Exercise objective -
Print the entries verbatim, leaving out the images they contain.

Material for this task -
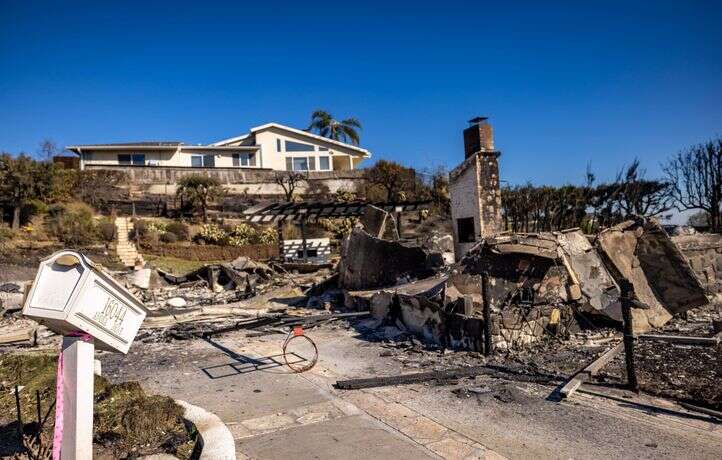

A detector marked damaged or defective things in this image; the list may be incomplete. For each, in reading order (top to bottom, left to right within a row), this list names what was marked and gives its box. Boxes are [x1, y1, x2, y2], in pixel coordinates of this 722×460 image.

burned fence post [616, 276, 640, 392]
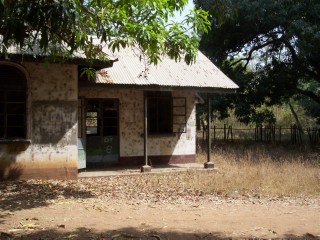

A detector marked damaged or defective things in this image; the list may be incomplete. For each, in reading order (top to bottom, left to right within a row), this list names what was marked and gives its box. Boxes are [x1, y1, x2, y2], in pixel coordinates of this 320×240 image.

rusted roof sheet [96, 47, 239, 92]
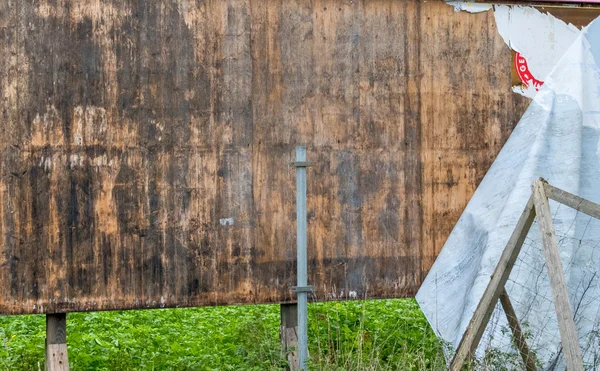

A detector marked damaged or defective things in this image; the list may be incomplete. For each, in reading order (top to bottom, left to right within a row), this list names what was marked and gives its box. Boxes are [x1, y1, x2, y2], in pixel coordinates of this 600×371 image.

torn white banner [418, 16, 600, 370]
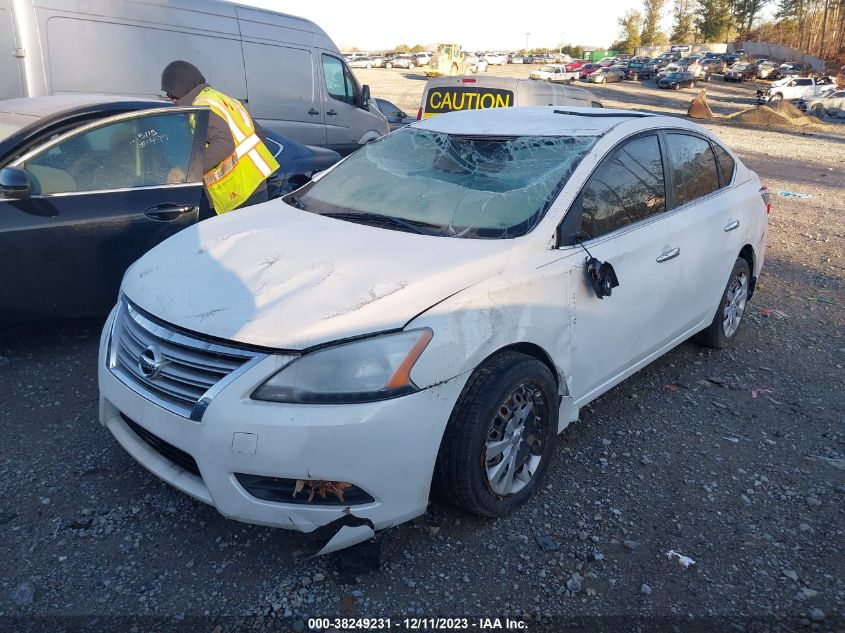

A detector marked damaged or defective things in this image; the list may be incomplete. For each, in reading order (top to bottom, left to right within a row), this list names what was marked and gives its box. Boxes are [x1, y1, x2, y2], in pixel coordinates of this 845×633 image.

broken side mirror [0, 165, 32, 200]
shattered windshield [286, 128, 596, 239]
damaged white car [95, 107, 768, 552]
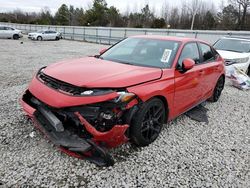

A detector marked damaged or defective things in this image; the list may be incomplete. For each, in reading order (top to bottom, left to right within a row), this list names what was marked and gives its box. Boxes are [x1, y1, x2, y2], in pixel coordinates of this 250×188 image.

crumpled hood [43, 56, 162, 88]
damaged front end [21, 83, 139, 165]
damaged bumper [21, 88, 139, 166]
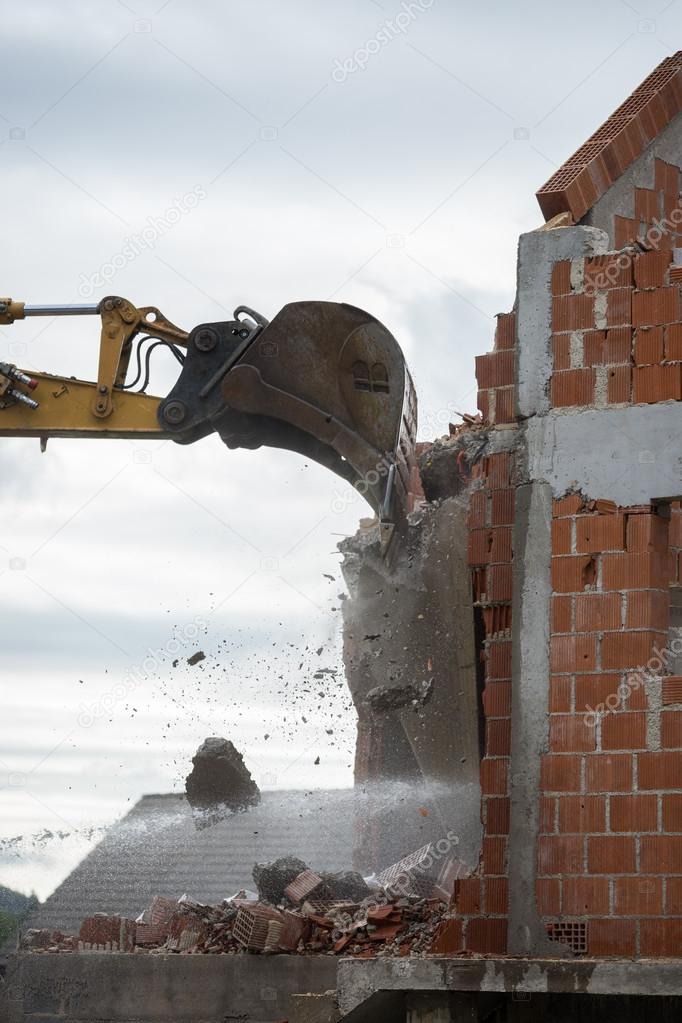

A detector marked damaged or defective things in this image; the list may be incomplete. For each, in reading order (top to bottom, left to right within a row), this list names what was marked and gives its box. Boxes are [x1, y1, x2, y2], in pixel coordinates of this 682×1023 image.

broken concrete [184, 736, 261, 822]
broken brick debris [24, 842, 466, 953]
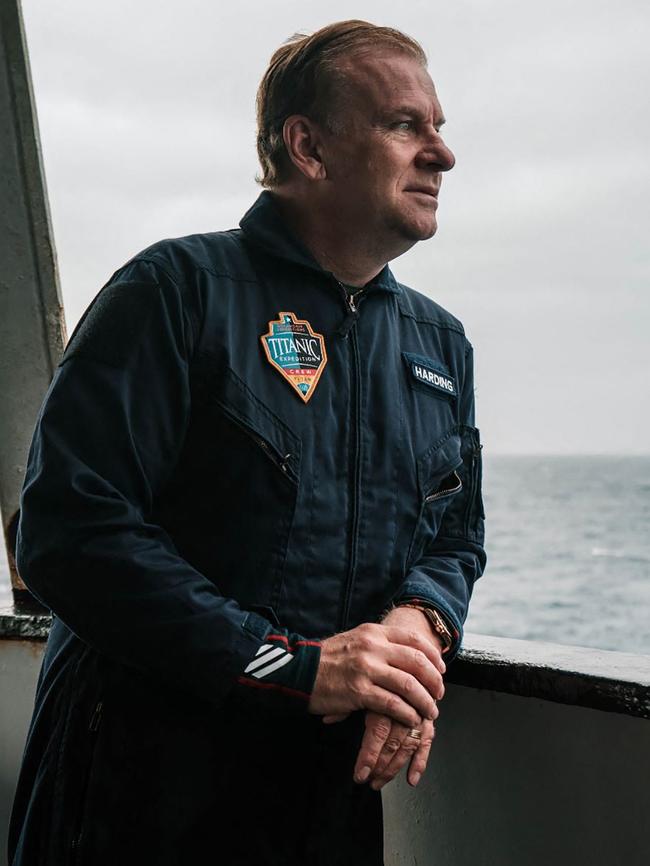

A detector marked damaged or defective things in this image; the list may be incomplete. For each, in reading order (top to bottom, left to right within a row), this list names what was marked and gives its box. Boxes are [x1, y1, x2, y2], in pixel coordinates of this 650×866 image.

rusty metal post [0, 0, 66, 604]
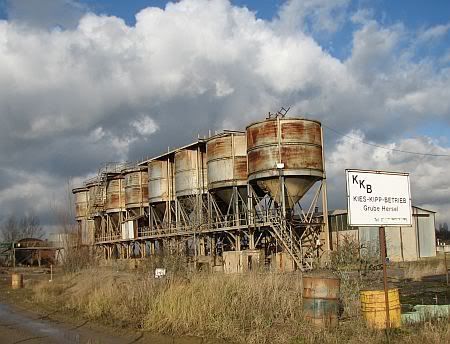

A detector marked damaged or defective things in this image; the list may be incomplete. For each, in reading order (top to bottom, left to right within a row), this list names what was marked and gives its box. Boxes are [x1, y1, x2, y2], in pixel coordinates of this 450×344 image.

corroded metal tank [72, 187, 89, 219]
corroded metal tank [105, 175, 125, 212]
corroded metal tank [122, 166, 149, 208]
corroded metal tank [149, 159, 175, 204]
corroded metal tank [174, 146, 207, 198]
corroded metal tank [207, 131, 248, 202]
rusty industrial silo [207, 130, 248, 203]
rusty industrial silo [246, 115, 324, 208]
corroded metal tank [246, 117, 324, 207]
corroded metal tank [302, 274, 342, 328]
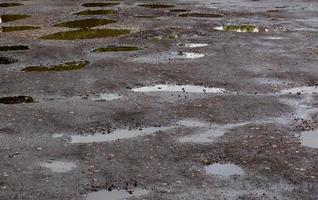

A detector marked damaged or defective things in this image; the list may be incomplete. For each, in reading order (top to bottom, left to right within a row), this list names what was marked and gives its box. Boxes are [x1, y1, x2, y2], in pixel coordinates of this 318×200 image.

pothole [70, 126, 174, 144]
pothole [300, 130, 316, 148]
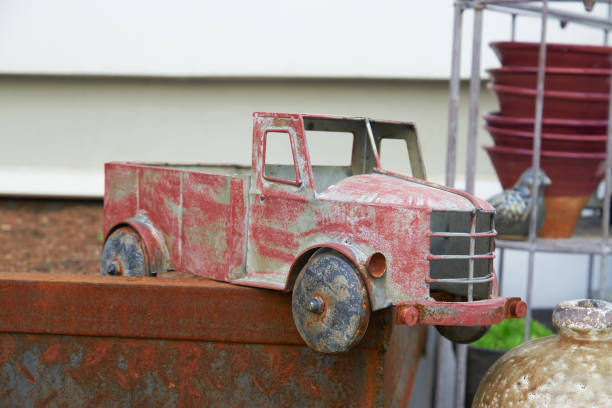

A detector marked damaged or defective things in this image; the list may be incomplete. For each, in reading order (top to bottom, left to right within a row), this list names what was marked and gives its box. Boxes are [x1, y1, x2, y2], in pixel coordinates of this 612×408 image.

rusted metal container [0, 272, 428, 406]
rusty toy truck [101, 112, 524, 354]
rusted metal container [103, 113, 524, 352]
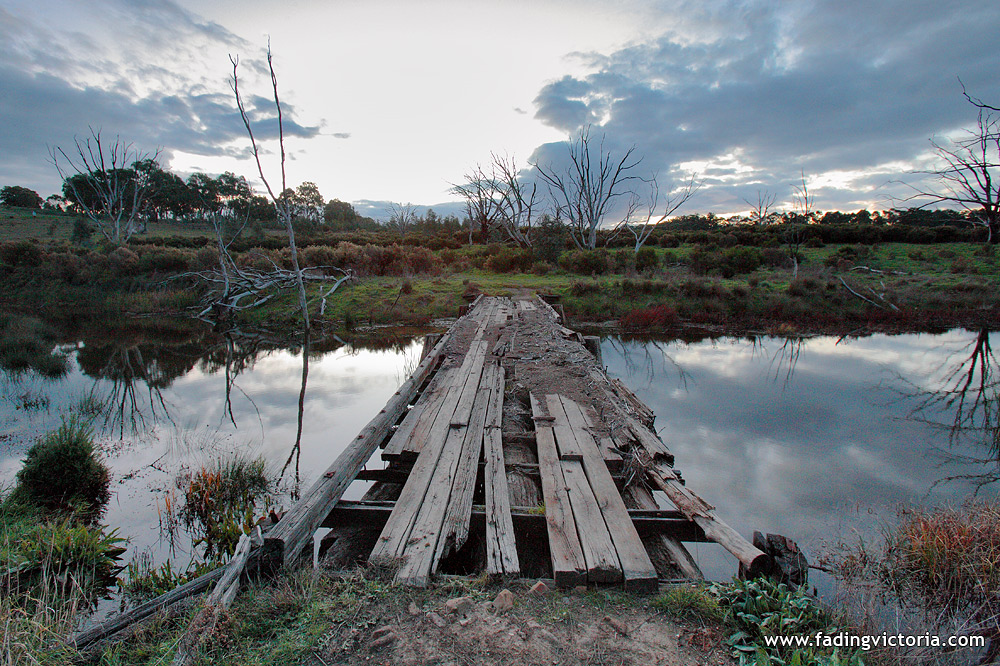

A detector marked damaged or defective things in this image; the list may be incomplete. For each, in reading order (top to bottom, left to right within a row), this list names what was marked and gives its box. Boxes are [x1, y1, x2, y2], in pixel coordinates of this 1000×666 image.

broken plank [532, 392, 584, 584]
splintered wood [364, 294, 768, 588]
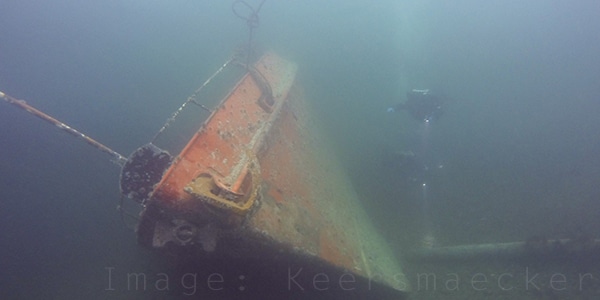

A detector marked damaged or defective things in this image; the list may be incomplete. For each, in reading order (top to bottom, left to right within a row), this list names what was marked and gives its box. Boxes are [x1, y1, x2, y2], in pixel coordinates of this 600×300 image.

rusted metal hull [135, 52, 408, 296]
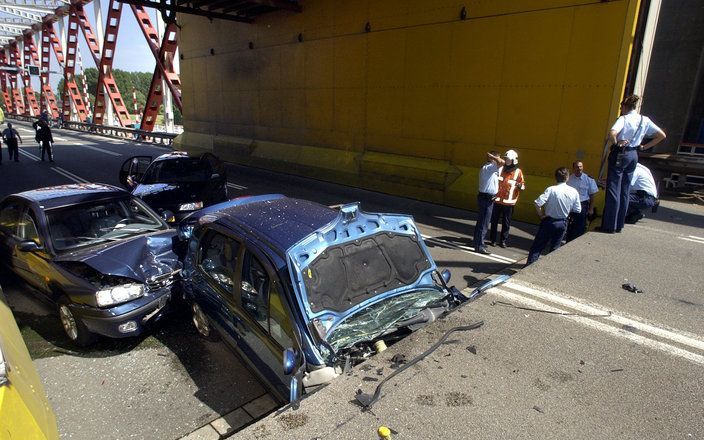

Written solution -
A detector marked damaged or defective things in this image; the list may be incomplete. For each, in reading order (top to bottom, left to right within a row), this list names what was marked and gives its box. Boxes are [x1, y1, x2, y2], in pixel coordinates of this 722×460 image.

burned fence post [616, 276, 640, 392]

A detector marked damaged or defective things in this image; the list may be incomplete. For each, in reading order (top to bottom, left to right within a row), this list names what was marked and gives its box. Boxes are [x1, y1, x2, y2], in pixel coordinates of this 320×240 image.

rusted roof sheet [96, 47, 239, 92]

A detector marked damaged or defective things in this image; the list may be incomplete. For each, in reading order (top to bottom, left to right within a row), this list names what was marked and gives its box. Boxes are [x1, y1, x2, y2], in pixel coordinates of this 600×371 image.

torn white banner [418, 16, 600, 370]

A detector marked damaged or defective things in this image; the list may be incomplete. For each, in reading order (top to bottom, left to right within a row), this list names what was marked and gives its box. Boxes are [x1, y1, x2, y2], in pixel coordinates of this 845×633 image.

broken side mirror [0, 165, 32, 200]
shattered windshield [286, 128, 596, 239]
damaged white car [95, 107, 768, 552]

A detector marked damaged or defective things in this image; the list may be incomplete. For each, in reading order (top to bottom, left to right within a row), this list names what was marked and gives its box. Boxes are [x1, y1, x2, y2], in pixel coordinates of this 250×188 image.

crumpled hood [43, 56, 162, 88]
damaged front end [21, 83, 139, 165]
damaged bumper [21, 88, 139, 166]

A detector marked damaged or defective things in this image; the list may be incomplete. For each, in reading order (top to bottom, left to right within a row), this list names what was marked and gives its box. Boxes are [x1, y1, x2, y2], in pixel coordinates of this 682×1023 image.

broken concrete [184, 736, 261, 822]
broken brick debris [24, 842, 466, 953]

A detector marked damaged or defective things in this image; the list may be incomplete. For each, in reading order (top to bottom, left to right within a row), this list names what was marked and gives its box. Boxes are [x1, y1, x2, y2], in pixel coordinates of this 650×866 image.

rusty metal post [0, 0, 66, 604]

A detector marked damaged or defective things in this image; the list may be incomplete. For each, in reading order (top to bottom, left to right within a row), this list names what was marked and gives its box. Boxes are [x1, y1, x2, y2], in pixel coordinates of this 450×344 image.

corroded metal tank [72, 187, 89, 219]
corroded metal tank [105, 175, 125, 212]
corroded metal tank [122, 166, 149, 208]
corroded metal tank [149, 159, 175, 204]
corroded metal tank [174, 146, 207, 198]
corroded metal tank [207, 131, 248, 202]
rusty industrial silo [207, 130, 248, 203]
rusty industrial silo [246, 115, 324, 208]
corroded metal tank [246, 117, 324, 207]
corroded metal tank [302, 274, 342, 328]

A detector marked damaged or defective things in this image; the list may be incomplete. For each, in reading order (top to bottom, left to right within a row), this list names what was marked and gives its box. Boxes are [x1, y1, x2, y2], in pixel coordinates of this 318×200 image.

pothole [70, 126, 174, 144]
pothole [300, 130, 316, 148]

A detector marked damaged or defective things in this image; the list may be incomplete. For each, in reading order (top to bottom, left to right within a row), this list names what was marked and gives its box. Boxes are [x1, y1, x2, y2], in pixel coordinates of this 612×408 image.

rusted metal container [0, 272, 428, 406]
rusty toy truck [101, 112, 524, 354]
rusted metal container [103, 113, 524, 352]

A detector marked damaged or defective things in this image; the list may be incomplete. For each, in reading order (top to bottom, left to right within a row), this list names what was marked and gives its box. Boxes are [x1, y1, x2, y2], in pixel coordinates of this 1000×666 image.

broken plank [532, 392, 584, 584]
splintered wood [364, 294, 768, 588]

A detector marked damaged or defective things in this image; the list may be incomplete. For each, in reading order (top to bottom, left to right within a row), this list names what was marked and gives its box. Boxes are [x1, y1, x2, y2], in pixel coordinates of this 600×300 image.

rusted metal hull [135, 52, 408, 296]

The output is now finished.